Top Marx: Curly Check hand-woven fabric design Photo: © The Estate of Enid Marx

“They were married, at a time when homosexuality was illegal,” says Crawford. “They lived at odds with each other – but they were all from good backgrounds, and their same-sex union can be seen as less of a privilege than a word of condemnation.” Marx’s persona, Crawford adds, was ironically shot: he refused to be compartmentalized throughout his life. “She didn’t consider herself a feminist. She is said to have been Karl’s first cousin but “it’s a loose connection – Enid probably wanted to distance herself from her history”. For Crawford, Marx’s relationship is a means of communication with the obstacles he had to deal with. She was able to live a free life, but she was always restrained which I think comes from her gender, and because of the expectations of the class for women.”

Born in London in 1902, the youngest of three children in a middle-class Jewish family, Enid Crystal Dorothy Marx was educated at the prestigious Roedean School in Sussex before studying at the Royal College of Art, where Nash was her teacher, and her friends included Barbara Hepworth and Eric Ravilious.

A successful life … Marx and his cats. Photo: University of Brighton Design Archives

His father was a businessman who used to make paper, and this inspired him to develop an interest in what he called “popular art”. But this was seen as scandalous at RCA, where it failed its final assessment. Popular art, however, would be the backbone of his life’s work: trained in a workshop of famous textile artists. Phyllis Barron and Dorothy Larcherhe continued to create his own block-printed clothing – examples of which will be in the Compton Verney exhibition – but then turned to industrial design when he was sent to London Transport patterns.

During World War II, he became one of the organizers of the game support programthe goal was to create quality, affordable housing for bombed-out families. The secret was a small repetition, which reduces waste in the production of curtains and furniture covers: one of its supporting fabrics, Chevron – a zigzag pattern of brown and blue – is one of the exhibits at Compton Verney.

In 1944, in recognition of her outstanding contribution to design, Marx became only the third woman to be awarded the Royal Designer for Industry; but the war years would be his best. Disappointments followed: only one of his designs was included in the 1951 Festival of Britain, and when he was sent to work on printing stamps for the new queen in 1952, and although his design of Elizabeth’s portrait was seen as a success, many stamps were later rejected – including one that was captured by the queen who did not feel she was worth the price. it brings back memories of the misfortunes of his ancestor Charles II who hid in the royal oak.
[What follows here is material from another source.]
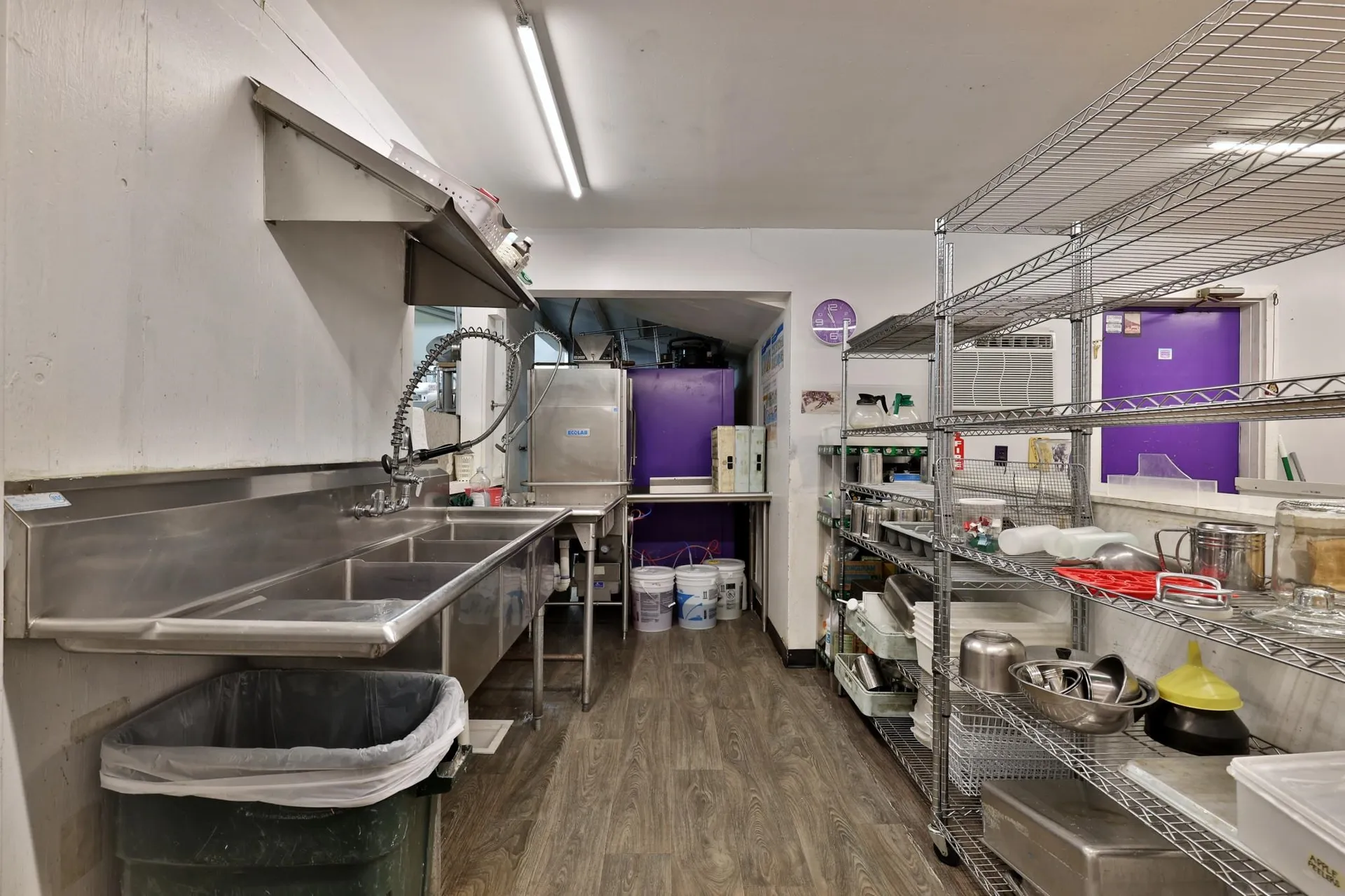 5501 Route 4 Killington VT 05751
Blue look: Peacock fabric by Marx in a dress Photo: Laura Bennetto/Crafts Study Center

His work later included designing book covers for publishers, and creating a woodblock print book that was published in 1985 as ABC of Birds and Animalslater republished in 2000 as Marco’s Animal Alphabet. By then Marx had been dead for two years, outliving Lambert by three years.
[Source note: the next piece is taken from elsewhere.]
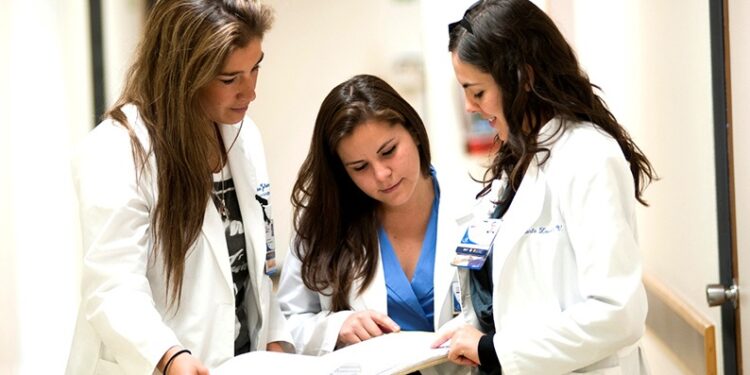 Hasta el miércoles podrán inscribirse para las residencias médicas bonaerenses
But Marx’s love of popular art was not limited to his creations: he and Lambert, whose partnership lasted more than 60 years, were avid collectors of mass-produced paintings, which they gave to Compton Verney. The exhibition there will be full of corn dolls of the two; pottery including Wedgwood pieces, dogs, and a portrait of St George; a plaster model of a gingerbread cat (they always have Siamese) and many other interesting things.

“It’s a mixed bag,” says Oli McCall, managing director at Compton Verney. But Marx loved it all his life, and you can clearly see how the movement influenced his work. Of the 165 or so works in the show are pieces on loan from the V&A, where Marx left his archive – some of which, says McCall, have never been seen as they were preserved. “He’s not welcomed – he’s forgotten – and this show wants to explore his life and work and explore deeply what affects him,” he says.